Separately, an official from the National Health and Family Planning Commission, Xue Xiaolin, said on the agency’s Web site that Mr. Wang was under investigation for illegal medical work, and warned “there will be no soft handling” if he is found culpable.
“If I go back, I’ll certainly be arrested,” said Mr. Wang, wearing the glittery style of ring and watch favored by many newly wealthy Chinese people. He said he had made his money honestly, and never took money from officials or from ill people who sought his help. “I’ve always kept to myself, never promoted myself, but now it seems the media can treat me as a criminal, say anything about me.”
Qigong is the ancient Chinese belief that the body’s energies can be channeled using breathing, massage and meditation techniques, and turned into a force for healing, health and — some followers maintain — uncanny supernatural abilities.
Under Mao Zedong, qigong survived and adapted to Communist control, but along with other traditional beliefs it came under official suspicion. From the 1980s, though, qigong enjoyed a revival, becoming one of a number of traditional beliefs that found ardent followers and official patronage under Deng Xiaoping.
After 1999, qigong again encountered official suspicion after the party suppressed Falun Gong, a spiritual movement whose beliefs included elements of qigong.
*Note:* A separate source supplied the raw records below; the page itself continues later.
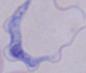
Summary:
  - Identification: trypanosome
  - Magnification: 1000x
  - Modality: micrographReport the malaria status of this cell.
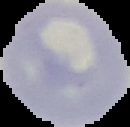
It is uninfected.

Image is 130×127 pixels. From a thin blood film. The area outside the segmented cell region is set to black.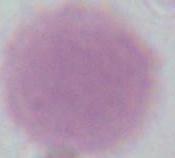 An erythrocyte is seen. Photomicrograph. 1000x magnification.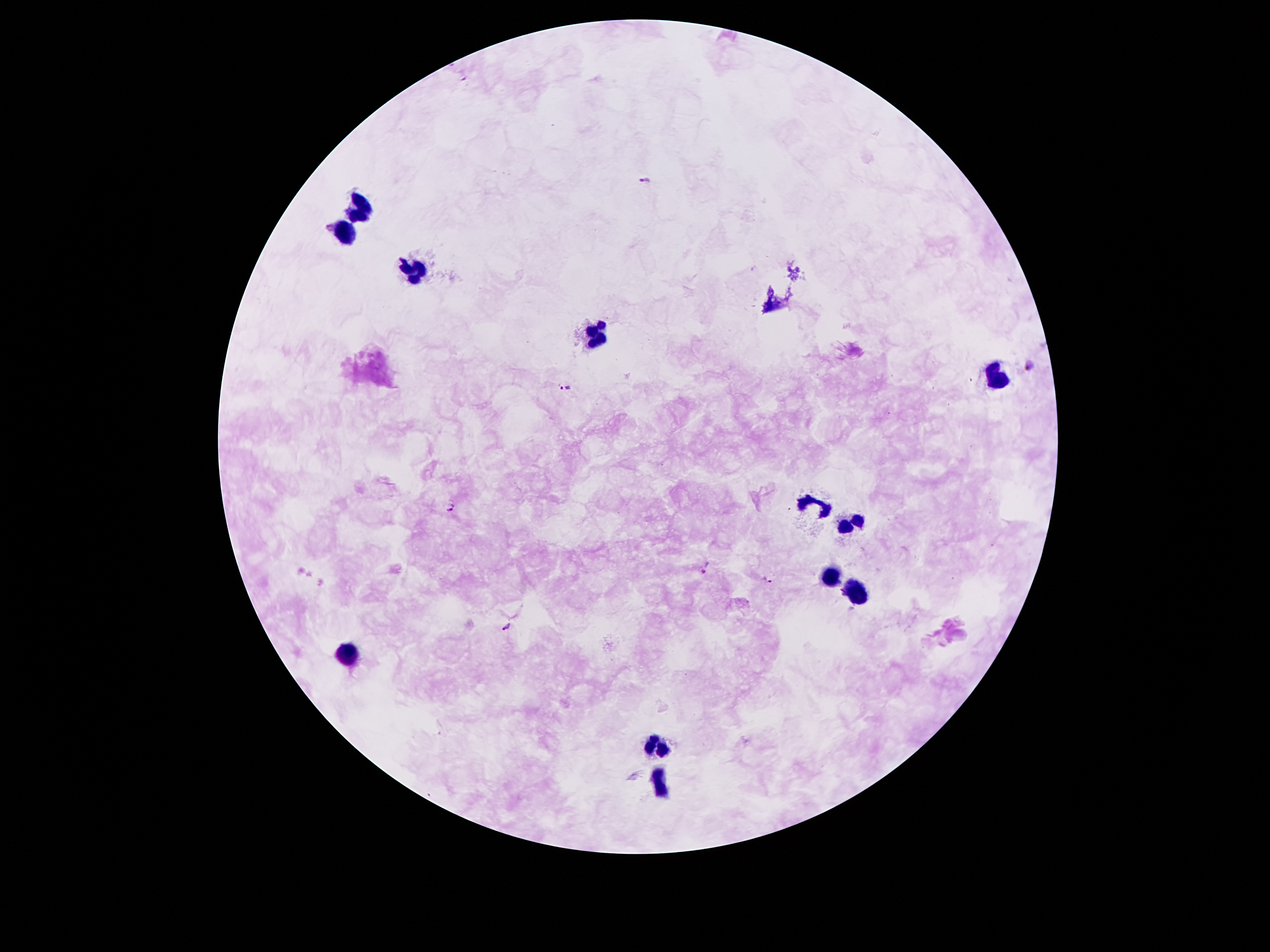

A diminutive 61-year-old whose sculptured eyebrows and slicked-back hair are reminiscent of Liberace’s, Mr. Wang has attracted a following among businessmen, officials and others, according to Chinese news reports. His recent downfall started with a burst of publicity about his meeting Jack Ma, one of China’s richest entrepreneurs, and Liu Zhijun, the former railways minister recently jailed for graft.
“The pictures of those meetings dragged Wang Lin into the limelight, and then the publicity became fatal when it attracted official attention,” said Sima Nan, a media commentator in Beijing who has denounced Mr. Wang. “Wang Lin has attracted a following among officials, and not just the ones who have been exposed on the Internet. We should make an example of him and those who abetted him.”
Mr. Wang said his dealings with officials were entirely innocent. He said he met the former railways minister to discuss a business deal involving a friend. But he denied reports that he had assured Mr. Liu that he would not fall from power.
Successful Chinese people can feel drawn to mystical beliefs that promise guidance in a giddily materialistic society, said Yu Shicun, a writer in Beijing who has studied traditional beliefs. Officials have also embraced feng shui, the ancient practice of arranging rocks, waterways and other physical features to fend off ill fortune and attract positive forces.
“The education is so rigid that people then feel they lack a solid system of their own beliefs, and then they can easily fall into believing most anything,” Mr. Yu said. “China has these many traditions that appeal to people, but those traditions have become distorted or ruptured by the environment they must survive in these days.”
Mr. Wang was coy about discussing reports that he has claimed to use psychic power to move heavy objects, and he said his performances involving conjuring snakes from thin air were “tricks” to amuse friends.
“You can put the qigong label on many things,” he said. “I never promoted myself as a qigong master; others called me that.”
But a friend accompanying him in Hong Kong was more enthusiastic about Mr. Wang’s powers.
“I’ve known him for 20 years, and you wouldn’t believe the things he’s capable of unless you were actually there,” said the friend, Peng Taifeng, a coal trader from Shenzhen, the Chinese city next to Hong Kong.
Mr. Wang said he had a permanent residence permit to stay in Hong Kong and for now had no intention of returning to mainland China.
He likened himself to Edward J. Snowden, the former intelligence contractor who briefly hid in a Hong Kong hotel after disclosing information about the United States’ intelligence-gathering efforts.